[DOCUMENT]:
Boys may be taken out of Thai cave in stages

Boys may be taken out of Thai cave in stages

The Thai official overseeing the rescue of a football team trapped in a flooded cave has said the boys and their coach may leave in stages.

Chiang Rai provincial governor Narongsak Osatanakorn said that "all 13 may not come out at the same time".

He added: "If the condition is right and if that person is ready 100%, he can come out."

He said authorities will evaluate their readiness each day and if there is any risk will not proceed.

Earlier, the Thai football team-mates said they are healthy in a newly released video.

The 12 boys and their coach are seen sitting with Thai navy Seals in the dark cave with their visibly skinny faces illuminated by the beam of a flashlight.

The boys, many wrapped in foil warming blankets, take turns introducing themselves, folding their hands together in a traditional greeting and saying their names and that they are healthy.

[Questions about scene geometry]
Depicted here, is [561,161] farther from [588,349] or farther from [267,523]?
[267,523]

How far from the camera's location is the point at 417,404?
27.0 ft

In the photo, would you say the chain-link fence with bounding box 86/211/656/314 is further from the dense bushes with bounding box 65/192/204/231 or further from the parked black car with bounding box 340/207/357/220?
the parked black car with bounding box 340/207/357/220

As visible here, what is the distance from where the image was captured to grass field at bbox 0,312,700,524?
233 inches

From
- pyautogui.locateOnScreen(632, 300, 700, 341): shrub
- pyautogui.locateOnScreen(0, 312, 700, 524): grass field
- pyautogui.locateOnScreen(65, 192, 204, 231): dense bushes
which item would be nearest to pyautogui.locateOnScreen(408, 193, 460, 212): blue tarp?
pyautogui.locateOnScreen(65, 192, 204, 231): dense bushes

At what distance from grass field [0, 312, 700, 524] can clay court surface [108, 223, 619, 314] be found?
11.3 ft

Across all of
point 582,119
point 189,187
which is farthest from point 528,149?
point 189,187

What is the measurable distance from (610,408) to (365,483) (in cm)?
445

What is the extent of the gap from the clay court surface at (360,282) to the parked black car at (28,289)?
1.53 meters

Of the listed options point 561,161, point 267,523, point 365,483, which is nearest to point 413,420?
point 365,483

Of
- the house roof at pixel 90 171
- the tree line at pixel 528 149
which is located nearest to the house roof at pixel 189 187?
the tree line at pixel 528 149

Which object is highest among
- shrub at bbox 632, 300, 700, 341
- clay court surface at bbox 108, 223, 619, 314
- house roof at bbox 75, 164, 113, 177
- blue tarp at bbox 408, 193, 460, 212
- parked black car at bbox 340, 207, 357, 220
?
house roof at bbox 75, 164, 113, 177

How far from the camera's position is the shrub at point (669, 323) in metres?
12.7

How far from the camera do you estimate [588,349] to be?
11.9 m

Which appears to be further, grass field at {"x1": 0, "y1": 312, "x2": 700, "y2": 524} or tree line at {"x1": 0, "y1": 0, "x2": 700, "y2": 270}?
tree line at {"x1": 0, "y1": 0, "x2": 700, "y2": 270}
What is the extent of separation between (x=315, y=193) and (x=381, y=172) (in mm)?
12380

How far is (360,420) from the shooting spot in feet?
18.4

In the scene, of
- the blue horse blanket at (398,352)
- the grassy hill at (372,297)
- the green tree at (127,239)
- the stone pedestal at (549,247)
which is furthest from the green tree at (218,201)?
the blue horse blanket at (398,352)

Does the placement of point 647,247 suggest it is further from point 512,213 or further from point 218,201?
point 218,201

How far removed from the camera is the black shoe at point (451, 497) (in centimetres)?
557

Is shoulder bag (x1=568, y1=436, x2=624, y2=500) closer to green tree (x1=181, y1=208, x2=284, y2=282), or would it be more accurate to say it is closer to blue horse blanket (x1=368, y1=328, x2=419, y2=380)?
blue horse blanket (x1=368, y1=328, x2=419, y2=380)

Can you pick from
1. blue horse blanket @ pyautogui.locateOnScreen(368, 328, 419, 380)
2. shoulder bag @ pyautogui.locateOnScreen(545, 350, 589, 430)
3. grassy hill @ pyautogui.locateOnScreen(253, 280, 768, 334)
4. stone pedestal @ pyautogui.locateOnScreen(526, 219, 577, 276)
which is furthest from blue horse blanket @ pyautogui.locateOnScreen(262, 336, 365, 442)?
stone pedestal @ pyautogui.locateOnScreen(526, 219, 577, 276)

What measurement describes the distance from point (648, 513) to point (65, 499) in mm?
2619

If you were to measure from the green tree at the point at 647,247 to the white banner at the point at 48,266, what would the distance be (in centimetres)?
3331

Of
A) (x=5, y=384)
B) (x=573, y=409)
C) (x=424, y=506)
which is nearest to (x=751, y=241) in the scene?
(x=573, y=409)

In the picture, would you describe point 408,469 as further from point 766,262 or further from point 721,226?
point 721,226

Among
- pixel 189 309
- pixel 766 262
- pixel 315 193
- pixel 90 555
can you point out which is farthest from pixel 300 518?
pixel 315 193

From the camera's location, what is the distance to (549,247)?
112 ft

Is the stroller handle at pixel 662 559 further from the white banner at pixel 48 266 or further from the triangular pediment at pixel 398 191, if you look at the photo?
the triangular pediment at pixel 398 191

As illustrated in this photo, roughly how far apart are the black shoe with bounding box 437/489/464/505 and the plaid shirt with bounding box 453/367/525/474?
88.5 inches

[GIVEN REQUEST 1]:
In the article on the Thai cave rescue, what are many of the boys wrapped in?
[GIVEN REQUEST 2]:
Write the next part of the article on the Thai cave rescue, picking up after its final sentence.

[RESULT 1]:
Foil warming blankets.

[RESULT 2]:
The video lasting about a minute was recorded some time on Tuesday and was posted on the navy Seal Facebook page on Wednesday morning.

The boys, aged 11-16, and their 25-year-old coach disappeared after they went exploring in the Tham Luang Nang Non cave in northern Chiang Rai province after a football game on June 23.

The team-mates, who were trapped inside when heavy rains flooded the cave, were found by rescue divers late on Monday night during a desperate search that drew assistance from experts around the globe, including British divers Rick Stanton and John Volanthen who were the first rescuers to reach the group.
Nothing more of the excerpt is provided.